Il n’y a pas que les « gilets jaunes » qui ont envie de s’exprimer. Ce vendredi soir, le premier rendez-vous du « grand débat » organisé dans l’agglomération a réuni plus de 400 personnes à l’Athénée municipal. Malgré le cadrage très strict des discussions et l’absence de chasubles fluo, les prises de paroles ont été riches. Avec une demande forte : plus de services publics, plus clairs et plus accessibles.
« Si on est là ce soir c’est parce que le peuple se pose des questions, que le peuple a envie d’être acteur. Ce n’est pas grâce au gouvernement. »
Le « peuple » présent ce vendredi soir à l’Athénée municipal de Bordeaux a pourtant peu de ressemblances avec le « peuple » des ronds-points occupés et des manifestations du samedi après-midi. La faute au lieu et à l’heure (un vendredi soir en centre ville) ? Aux barrages de CRS contrôlant tout le monde à l’entrée des rues alentours ? Ou à l’essence même de cet évènement, décidé par Emmanuel Macron et dont beaucoup de Gilets jaunes se méfient ?
========================================================================
[CONSIGNES ET EXERCICES]:
**A.** Dans le texte sur le grand débat à Bordeaux, pour quelle raison la personne citée dit-elle que les participants sont présents ce soir-là ? Répondez en une à trois phrases.
**B.** Reformulez sous forme de liste le paragraphe du texte sur le grand débat qui commence par « Il n'y a pas que les « gilets jaunes » », en conservant ses faits principaux.
**C.** Rédigez la suite du texte sur le grand débat à l'Athénée municipal de Bordeaux, à partir de sa dernière phrase.

[EXTRAITS DES ENTRÉES]:
========================================================================
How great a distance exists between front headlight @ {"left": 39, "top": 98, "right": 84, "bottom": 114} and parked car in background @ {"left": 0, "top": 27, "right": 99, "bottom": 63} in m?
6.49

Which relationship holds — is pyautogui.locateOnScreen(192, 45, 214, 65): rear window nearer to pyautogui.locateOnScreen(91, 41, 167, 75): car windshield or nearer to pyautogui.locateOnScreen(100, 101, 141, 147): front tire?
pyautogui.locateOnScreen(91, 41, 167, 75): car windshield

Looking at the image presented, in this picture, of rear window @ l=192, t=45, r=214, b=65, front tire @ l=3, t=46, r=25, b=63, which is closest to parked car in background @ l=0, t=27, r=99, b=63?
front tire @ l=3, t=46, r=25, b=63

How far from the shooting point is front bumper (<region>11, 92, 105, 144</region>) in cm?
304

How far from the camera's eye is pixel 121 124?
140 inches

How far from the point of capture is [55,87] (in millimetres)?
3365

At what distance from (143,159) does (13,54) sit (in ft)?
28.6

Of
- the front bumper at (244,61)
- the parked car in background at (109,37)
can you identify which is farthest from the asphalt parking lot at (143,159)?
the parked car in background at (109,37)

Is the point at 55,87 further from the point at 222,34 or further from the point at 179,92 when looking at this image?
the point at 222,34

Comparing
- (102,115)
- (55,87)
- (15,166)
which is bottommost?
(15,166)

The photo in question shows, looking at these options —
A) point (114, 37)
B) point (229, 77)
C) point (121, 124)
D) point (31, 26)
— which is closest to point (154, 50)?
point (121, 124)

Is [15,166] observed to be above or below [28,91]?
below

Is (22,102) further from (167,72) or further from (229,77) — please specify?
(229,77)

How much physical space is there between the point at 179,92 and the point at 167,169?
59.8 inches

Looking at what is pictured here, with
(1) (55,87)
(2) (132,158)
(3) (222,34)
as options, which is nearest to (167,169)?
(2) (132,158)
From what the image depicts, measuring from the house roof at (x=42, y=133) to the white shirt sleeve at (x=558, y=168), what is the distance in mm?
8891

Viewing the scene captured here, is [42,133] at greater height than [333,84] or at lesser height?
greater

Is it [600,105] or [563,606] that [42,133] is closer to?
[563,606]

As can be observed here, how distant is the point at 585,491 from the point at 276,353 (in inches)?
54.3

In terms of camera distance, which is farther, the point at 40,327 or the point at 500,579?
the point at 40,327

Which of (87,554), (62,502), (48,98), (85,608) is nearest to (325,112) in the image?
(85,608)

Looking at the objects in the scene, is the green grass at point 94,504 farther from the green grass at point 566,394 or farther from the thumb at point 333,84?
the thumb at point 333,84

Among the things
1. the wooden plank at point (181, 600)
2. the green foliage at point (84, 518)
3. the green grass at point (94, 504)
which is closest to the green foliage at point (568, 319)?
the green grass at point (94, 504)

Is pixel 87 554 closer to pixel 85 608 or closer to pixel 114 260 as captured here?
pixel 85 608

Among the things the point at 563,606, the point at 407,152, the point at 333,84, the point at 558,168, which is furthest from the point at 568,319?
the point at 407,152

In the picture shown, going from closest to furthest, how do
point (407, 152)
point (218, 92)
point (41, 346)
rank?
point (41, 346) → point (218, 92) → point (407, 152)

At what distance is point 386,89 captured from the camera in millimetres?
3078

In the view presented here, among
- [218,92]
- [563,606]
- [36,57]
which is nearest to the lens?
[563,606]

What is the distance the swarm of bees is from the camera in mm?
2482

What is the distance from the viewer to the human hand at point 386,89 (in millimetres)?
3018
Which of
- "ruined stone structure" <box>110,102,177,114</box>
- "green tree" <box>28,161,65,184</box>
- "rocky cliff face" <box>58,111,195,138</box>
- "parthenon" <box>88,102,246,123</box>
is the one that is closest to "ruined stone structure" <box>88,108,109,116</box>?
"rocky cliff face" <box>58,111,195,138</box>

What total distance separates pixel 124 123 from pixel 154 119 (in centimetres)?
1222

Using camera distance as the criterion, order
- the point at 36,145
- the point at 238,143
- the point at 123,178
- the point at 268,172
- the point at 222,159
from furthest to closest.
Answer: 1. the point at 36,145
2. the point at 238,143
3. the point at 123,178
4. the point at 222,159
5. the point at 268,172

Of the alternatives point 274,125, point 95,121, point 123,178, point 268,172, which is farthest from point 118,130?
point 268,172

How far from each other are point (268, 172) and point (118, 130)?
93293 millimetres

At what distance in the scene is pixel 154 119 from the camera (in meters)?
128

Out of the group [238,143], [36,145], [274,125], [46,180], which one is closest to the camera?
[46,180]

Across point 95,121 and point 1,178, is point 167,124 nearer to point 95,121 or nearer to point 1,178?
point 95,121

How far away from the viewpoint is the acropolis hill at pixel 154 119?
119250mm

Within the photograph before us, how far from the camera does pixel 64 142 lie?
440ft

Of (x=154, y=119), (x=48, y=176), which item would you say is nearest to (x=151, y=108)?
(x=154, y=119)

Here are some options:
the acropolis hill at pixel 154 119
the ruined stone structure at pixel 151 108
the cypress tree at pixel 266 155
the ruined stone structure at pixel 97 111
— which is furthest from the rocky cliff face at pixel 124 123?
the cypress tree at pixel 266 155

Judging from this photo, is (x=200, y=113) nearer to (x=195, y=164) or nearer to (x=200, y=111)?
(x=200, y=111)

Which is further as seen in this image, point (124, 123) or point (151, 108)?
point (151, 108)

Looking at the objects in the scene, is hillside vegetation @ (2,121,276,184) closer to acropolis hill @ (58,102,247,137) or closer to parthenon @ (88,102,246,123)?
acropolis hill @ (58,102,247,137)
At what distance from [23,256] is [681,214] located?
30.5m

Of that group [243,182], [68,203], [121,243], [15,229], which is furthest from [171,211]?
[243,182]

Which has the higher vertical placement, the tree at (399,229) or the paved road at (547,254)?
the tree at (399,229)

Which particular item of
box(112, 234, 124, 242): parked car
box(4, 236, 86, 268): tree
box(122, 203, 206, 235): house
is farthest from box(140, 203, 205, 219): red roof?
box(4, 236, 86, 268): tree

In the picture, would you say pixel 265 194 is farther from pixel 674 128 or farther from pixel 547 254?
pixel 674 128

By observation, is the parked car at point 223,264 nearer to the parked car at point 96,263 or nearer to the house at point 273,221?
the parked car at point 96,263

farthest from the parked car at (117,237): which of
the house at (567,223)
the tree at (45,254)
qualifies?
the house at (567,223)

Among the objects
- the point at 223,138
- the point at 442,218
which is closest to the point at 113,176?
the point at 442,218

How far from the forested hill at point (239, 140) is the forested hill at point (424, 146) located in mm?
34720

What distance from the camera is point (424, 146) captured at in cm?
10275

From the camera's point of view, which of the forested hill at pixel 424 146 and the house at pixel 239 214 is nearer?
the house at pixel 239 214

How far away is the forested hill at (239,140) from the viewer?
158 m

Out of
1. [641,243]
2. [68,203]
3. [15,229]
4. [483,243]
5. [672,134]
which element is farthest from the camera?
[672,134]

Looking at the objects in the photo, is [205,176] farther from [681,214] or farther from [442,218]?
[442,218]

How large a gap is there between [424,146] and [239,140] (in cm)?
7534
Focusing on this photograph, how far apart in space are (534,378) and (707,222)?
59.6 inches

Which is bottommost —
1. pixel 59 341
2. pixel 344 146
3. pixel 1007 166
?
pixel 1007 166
========================================================================
[LES RÉSULTATS]:
**A.** Selon la personne citée, les participants sont là parce que le peuple se pose des questions et a envie d'être acteur. Elle précise que ce n'est pas grâce au gouvernement.

**B.**
- Les « gilets jaunes » ne sont pas les seuls à vouloir s'exprimer.
- Ce vendredi soir, le premier rendez-vous du « grand débat » dans l'agglomération a réuni plus de 400 personnes à l'Athénée municipal.
- Malgré un cadrage très strict et l'absence de chasubles fluo, les prises de parole ont été riches.
- La demande principale : des services publics plus nombreux, plus clairs et plus accessibles.

**C.**
Assiettes
En tous les cas, aucun des participants à ce « débat » ne porte de gilet fluo, et beaucoup des cheveux blancs. Au micro, quelques uns se revendiquent bien de ce mouvement, tentant de faire entendre leur voix.
« Une partie de la population est dans la rue depuis des mois, c’est l’expression d’une souffrance, estime un homme. Mais ici on n’est pas dans le débat essentiel. Le grand débat, c’est comme si vous mettiez autour de la table des gens qui ont l’assiette bien remplie, et d’autres qui ont l’assiette vide. Les premiers expliquent avec beaucoup de pédagogie aux seconds pourquoi ils ont l’assiette vide et pourquoi ils n’ont que des miettes. »
Si tout le monde peut bien s’exprimer, chacun est interrompu par le modérateur souhaitant à tout prix voir émerger « une proposition s’il vous plait », et menaçant une fois de faire couper un micro.
« Nuit Debout en moins structuré »
Car telle est la règle du jeu : faire des propositions concrètes sur les thèmes du jour, l’organisation administrative de l’État, et les services publics. Avec concision, et en agitant des petits cartons de couleurs verte, orange ou rouge pour réagir aux autres prises de paroles. Le tout orchestré par des membres du Comité de développement durable (C2D) de Bordeaux Métropole.
« Cela ressemble beaucoup aux assemblées de Nuit debout, mais avec moins de structuration » compare une jeune femme à l’issue de la soirée.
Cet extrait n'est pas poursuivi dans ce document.